Currently, when a plan has more than one service provider administering benefits, the providers may impose different out-of-pocket maximums and may utilize different methods for crediting participants’ expenses against any out-of-pocket maximums. According to the FAQs, these processes will need to be coordinated to comply with the ACA’s out-of-pocket maximum, which may require new regular communications between service providers.


The FAQs provide that, only for the first plan year beginning on or after Jan. 1, 2014, where a group health plan or group health insurance issuer utilizes more than one service provider to administer benefits that are subject to the ACA’s out-of-pocket maximum, the annual limit will be satisfied if both of the following conditions are met:


  • The plan complies with the out-of-pocket maximum with respect to its major medical coverage (excluding, for example, prescription drug coverage and pediatric dental coverage); and
  • To the extent there is an out-of-pocket maximum on coverage that does not consist solely of major medical coverage (for example, if a separate out-of-pocket maximum applies with respect to prescription drug coverage), this maximum does not exceed the ACA’s out-of-pocket maximum.

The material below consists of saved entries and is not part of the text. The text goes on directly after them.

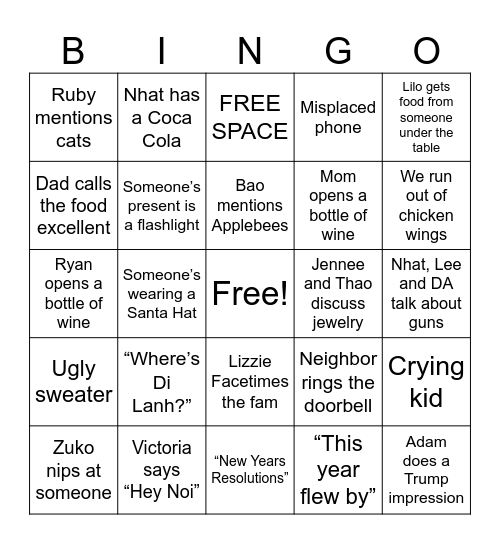 | B | I | N | G | O |
|---|---|---|---|---|
| Ruby mentions cats | Nhat has a Coca Cola | FREE SPACE | Misplaced phone | Lilo gets food from someone under the table |
| Dad calls the food excellent | Someone’s present is a flashlight | Bao mentions Applebees | Mom opens a bottle of wine | We run out of chicken wings |
| Ryan opens a bottle of wine | Someone’s wearing a Santa Hat | Free! | Jennee and Thao discuss jewelry | Nhat, Lee and DA talk about guns |
| Ugly sweater | “Where’s Di Lanh?” | Lizzie Facetimes the fam | Neighbor rings the doorbell | Crying kid |
| Zuko nips at someone | Victoria says “Hey Noi” | “New Years Resolutions” | “This year flew by” | Adam does a Trump impression |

Thus, plans with multiple providers may be able to keep separate caps for their major medical and non-major medical coverage until the first plan year that begins on or after Jan. 1, 2015.

Also, under this temporary relief, it appears that if a plan’s non-major medical coverage (for example, prescription drug coverage) does not have an out-of-pocket maximum, it may not have to put one in place for the 2014 plan year. Thus, under this interpretation, a plan may not be required to have any out-of-pocket limit on prescription drug costs for the 2014 plan year. Formal guidance from HHS confirming this interpretation would be helpful.


In addition, the FAQs include a reminder that the federal mental health parity laws prohibit health plans and issuers from imposing an annual out-of-pocket maximum on all medical/surgical benefits and a separate annual out-of-pocket maximum on all mental health and substance use disorder benefits.


What rule applies for 2015 plan years?


On Jan. 9, 2014, the Departments of Labor, HHS and the Treasury (Departments) issued FAQs clarifying the out-of-pocket maximum requirement following the first year of applicability. These FAQs state that, for plan years beginning on or after Jan. 1, 2015, non-grandfathered group health plans and group health insurance coverage must have an out-of-pocket maximum which limits overall out-of-pocket costs on all essential health benefits. This rule applies to all non-grandfathered health plans, including plans that use more than one service provider to administer benefits.


The Departments recognize that some plans, such as those with multiple service providers, may find it easier to divide the annual limit on out-of-pocket costs across multiple categories of benefits, rather than reconcile claims across multiple service providers. In the FAQs, the Departments stated that plans and issuers are permitted to structure a benefit design using separate out-of-pocket limits, provided that the combined amount of any separate out-of-pocket limits applicable to all essential health benefits under the plan does not exceed the annual limitation on out-of-pocket maximums for that year.